Actions to take -
1. According to the faculty profile, which university awarded Prof. Bailey a bachelor's degree?
2. Resume the faculty profile of Prof. Adrian J. Bailey right after its last sentence, and write the passage that comes next.
#### Text for analysis
Bailey 2018-09-12T09:37:35+00:00

Prof. Adrian J. Bailey (貝力行教授)

Fellow, Academy of Social Sciences (FAcSS)
Chair Professor of Geography
Dean, Faculty of Social Sciences
Editor, Transactions of the Institute of British Geographers

Office: AAB 1325
Tel: (852) 3411 7127
Fax: (852) 3411 5777
Email: bailey@hkbu.edu.hk

EDUCATION

Ph.D., Geography, Indiana University, USA
M.A., Geography, Indiana University, USA
B.Sc., Geography, University of Bristol, UK (1st Class Honors)

TEACHING

Geographical Imaginations (GEOG 4025)
This course is about the many ways in which “geographers” seek to understand and change the world. It explores the major philosophical challenges that the discipline has faced, and overcome, and raises questions about the strengths, and weaknesses, of geographic practice. Through a range of timely case-studies and a project-based inquiry, the course inspires students to develop their own geographic imaginations.

Debating Global Society (SOSC 7320)
This program core course for the MA in Global Society introduces critical literatures on globalization to consider ethical and value issues relating to global society. Through seminars and case studies, students have opportunities to develop and practice their capacity for ethical and value inquiry in relation to the emergence, nature, and consequences of global society. We will explore interventions and representations as linked dimensions of ethical practice. The course also explores how the values that accompany ethical practice are becoming stretched and disrupted by a global society concept. By the end of the course, students will have the tools to appreciate the ethical and value implications of their personal and professional lives for others around them and society most broadly.

RESEARCH INTERESTS

Migrants and processes of migration transform society! Since the 1980s, I have explored these relationships by researching life course geographies. I ask, how are life chances connected to where you live and when and how you move. Like many geographers and social scientists, I believe that a deeper understanding of how place matters to humanity helps address inequality, prejudice, and our planetary stewardship, to name three challenges of the day. I have been fortunate to be involved in cross-cultural research spanning North and Central America, Europe, Southern Africa, and Asia. Some key themes in this collaborative scholarship include the salience of legal status especially for cross-border migrants; the ways that individuals differently experience space and time and use these experiences as strategic resources; the powerful roles of gender, language, faith, and family in shaping how place matters.
########
#### Information provided
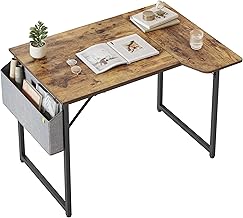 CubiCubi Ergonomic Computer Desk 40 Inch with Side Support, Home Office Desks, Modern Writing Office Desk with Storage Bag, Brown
########
Results for the exercise -
1. The University of Bristol, UK, awarded a B.Sc. in Geography with first-class honors.

2.
Over the last five years, this broad research agenda has focused on three themes:

1. Scalar politics of language
Geographers have overlooked the connection between place, life chances, and language practices (i.e. how we use language in everyday life and as part of our identity). But, for many migrants, language practices profoundly affect life chances. My research uses empirical data to reveal the Jekyll and Hyde nature of language. On the one hand, it exposes migrants to discrimination, vulnerability, and poverty. On the other hand, migrants strategically develop cross-cultural communicative competencies that rework inequality by re-negotiating the space and time scales in language ideology. I have pioneered the concept of a “scalar politics” of language in recent work on the South Korean professional community in Hong Kong and on Zimbabwean remitting:

Bailey, A.J., Canagarajah, S., Lan, S., and Powers, D. (2016) Scalar politics, language ideologies, and the sociolinguistics of globalization among transnational Korean professionals in Hong Kong. Journal of Sociolinguistics 20, 3: 312-334.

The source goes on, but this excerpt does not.